Walker was the youngest of the three children of Ernest Fearon Walker of Fife in Scotland and Vilimaina Saulo Fotofili, of the Yavusa Tonga, Sawana in the district of Lomaloma on Vanua Balavu island in the Lau Group.

Through his father he traced descent from the earliest European settlers including his namesake and grandfather Charles who settled in Fiji via Tonga and Canada and his uncle Leslie who was the colony's first Post Master General. The Walkers trace kinship to the Dukes of Fife. Through Walker's paternal great-grandmother Martha Helen Walker née Leslie, they also traced descent from the Earls of Leven. His paternal granduncle Wilfrid was an explorer and author of Wanderings Among South Sea Savages: And in Borneo and the Philippines, Wilfrid dedicated the book to his brother Charles, Walker's grandfather/namesake and a signed copy remains with his descendants.

Through his mother he claimed descent from Wainiqolo, the ambitious Tongan chief and loyal lieutenant of Ma'afu, who conquered much of Eastern and Northern Fiji before being reined in by Fiji's cession as a crown colony to the United Kingdom in 1874.

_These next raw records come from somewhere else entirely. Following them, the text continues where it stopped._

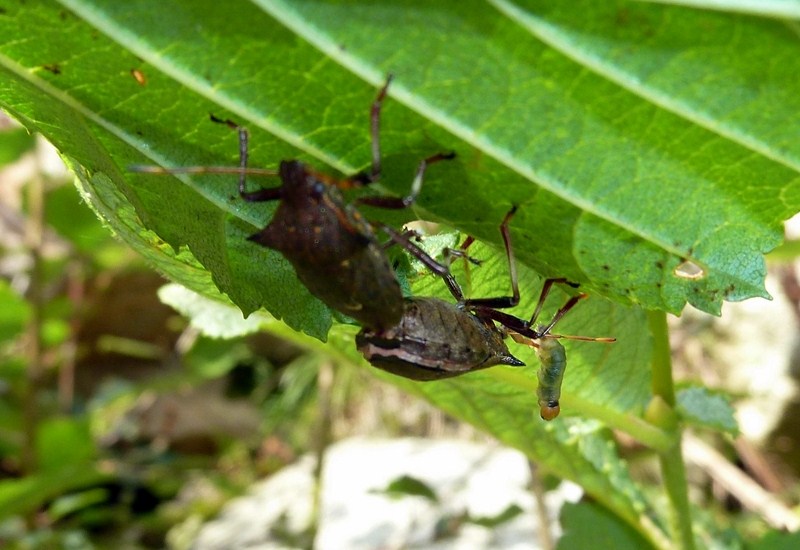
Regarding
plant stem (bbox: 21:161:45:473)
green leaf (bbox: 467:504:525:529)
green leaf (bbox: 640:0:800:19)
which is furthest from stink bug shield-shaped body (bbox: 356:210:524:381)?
plant stem (bbox: 21:161:45:473)

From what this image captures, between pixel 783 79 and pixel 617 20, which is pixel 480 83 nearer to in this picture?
pixel 617 20

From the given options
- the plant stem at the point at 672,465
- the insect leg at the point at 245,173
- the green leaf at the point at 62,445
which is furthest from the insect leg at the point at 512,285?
the green leaf at the point at 62,445

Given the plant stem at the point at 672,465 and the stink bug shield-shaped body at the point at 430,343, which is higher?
the stink bug shield-shaped body at the point at 430,343

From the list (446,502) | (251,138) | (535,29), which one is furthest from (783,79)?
(446,502)

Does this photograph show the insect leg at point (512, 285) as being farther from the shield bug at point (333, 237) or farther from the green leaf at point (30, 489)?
the green leaf at point (30, 489)

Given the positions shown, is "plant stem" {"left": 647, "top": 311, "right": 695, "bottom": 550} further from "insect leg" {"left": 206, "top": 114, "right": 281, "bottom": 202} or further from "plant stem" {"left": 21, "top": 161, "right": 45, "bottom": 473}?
"plant stem" {"left": 21, "top": 161, "right": 45, "bottom": 473}
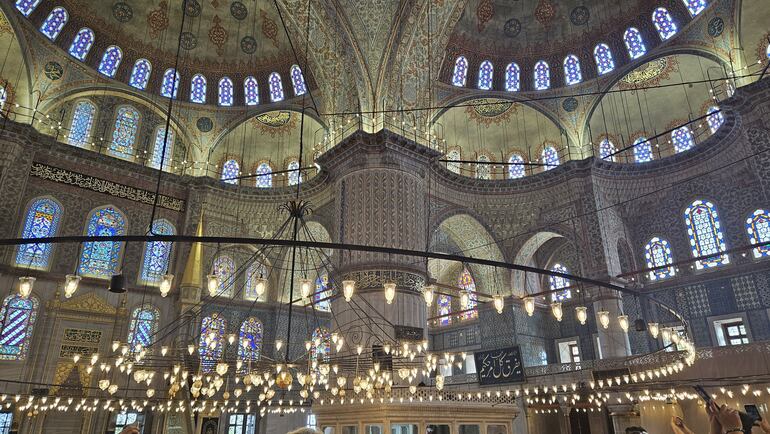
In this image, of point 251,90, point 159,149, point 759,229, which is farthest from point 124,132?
point 759,229

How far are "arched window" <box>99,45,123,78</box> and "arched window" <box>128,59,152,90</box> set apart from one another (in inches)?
22.1

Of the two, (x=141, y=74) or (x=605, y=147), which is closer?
(x=141, y=74)

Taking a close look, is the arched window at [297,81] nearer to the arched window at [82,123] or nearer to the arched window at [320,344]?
the arched window at [82,123]

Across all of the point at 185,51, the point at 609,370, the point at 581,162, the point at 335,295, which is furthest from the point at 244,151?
the point at 609,370

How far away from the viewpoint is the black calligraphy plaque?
1706cm

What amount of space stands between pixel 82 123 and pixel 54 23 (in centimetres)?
330

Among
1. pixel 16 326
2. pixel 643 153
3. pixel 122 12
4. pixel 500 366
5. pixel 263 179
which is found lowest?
pixel 500 366

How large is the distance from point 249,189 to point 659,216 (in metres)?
15.0

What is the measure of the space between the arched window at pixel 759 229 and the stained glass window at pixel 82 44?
2229 centimetres

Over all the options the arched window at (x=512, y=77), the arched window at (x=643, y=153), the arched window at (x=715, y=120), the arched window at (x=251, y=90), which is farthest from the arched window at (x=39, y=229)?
the arched window at (x=715, y=120)

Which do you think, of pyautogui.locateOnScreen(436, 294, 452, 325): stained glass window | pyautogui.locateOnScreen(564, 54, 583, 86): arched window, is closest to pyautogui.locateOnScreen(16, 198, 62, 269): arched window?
pyautogui.locateOnScreen(436, 294, 452, 325): stained glass window

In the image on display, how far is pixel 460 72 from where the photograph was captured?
1952 centimetres

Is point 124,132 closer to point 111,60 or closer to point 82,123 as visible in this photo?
point 82,123

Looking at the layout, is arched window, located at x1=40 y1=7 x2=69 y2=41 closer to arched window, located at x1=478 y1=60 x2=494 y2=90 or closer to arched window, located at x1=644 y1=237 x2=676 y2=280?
arched window, located at x1=478 y1=60 x2=494 y2=90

Walker was married to Adi Alisi Davila Walker née Uluiviti (born 12 August 1937), a lady of rank from the village of Natauloa on the island of Nairai, Lomaiviti Province. She is a member of the Methodist Church of Fiji and Rotuma, an elder and lay preacher in Fiji and regionally through participation in International Christian Groups like Aglow International and ICEJ. Her elder sister Adi Losalini Raravuya Dovi was one of three pioneer lady Members of the Legislative Council (MLC), although she was not elected but nominated as were the majority of iTaukei MLCs at the time (Irene Jai Narayan and Loma Livingstone were elected in the same – 1966 session – as Indian and European MLCs respectively). Her nephew Ratu Joni Madraiwiwi, a former Vice-President of Fiji, is a paramount chief, prominent lawyer and former Judge of Fiji's High Court.

They had three children Martha Jean Walker (1959–2008), Lilian Davila Walker (born 1961) and Ernest Fearon Walker (born 1972). Charles Walker He died in Suva on 11 March 2021, at the age of 92.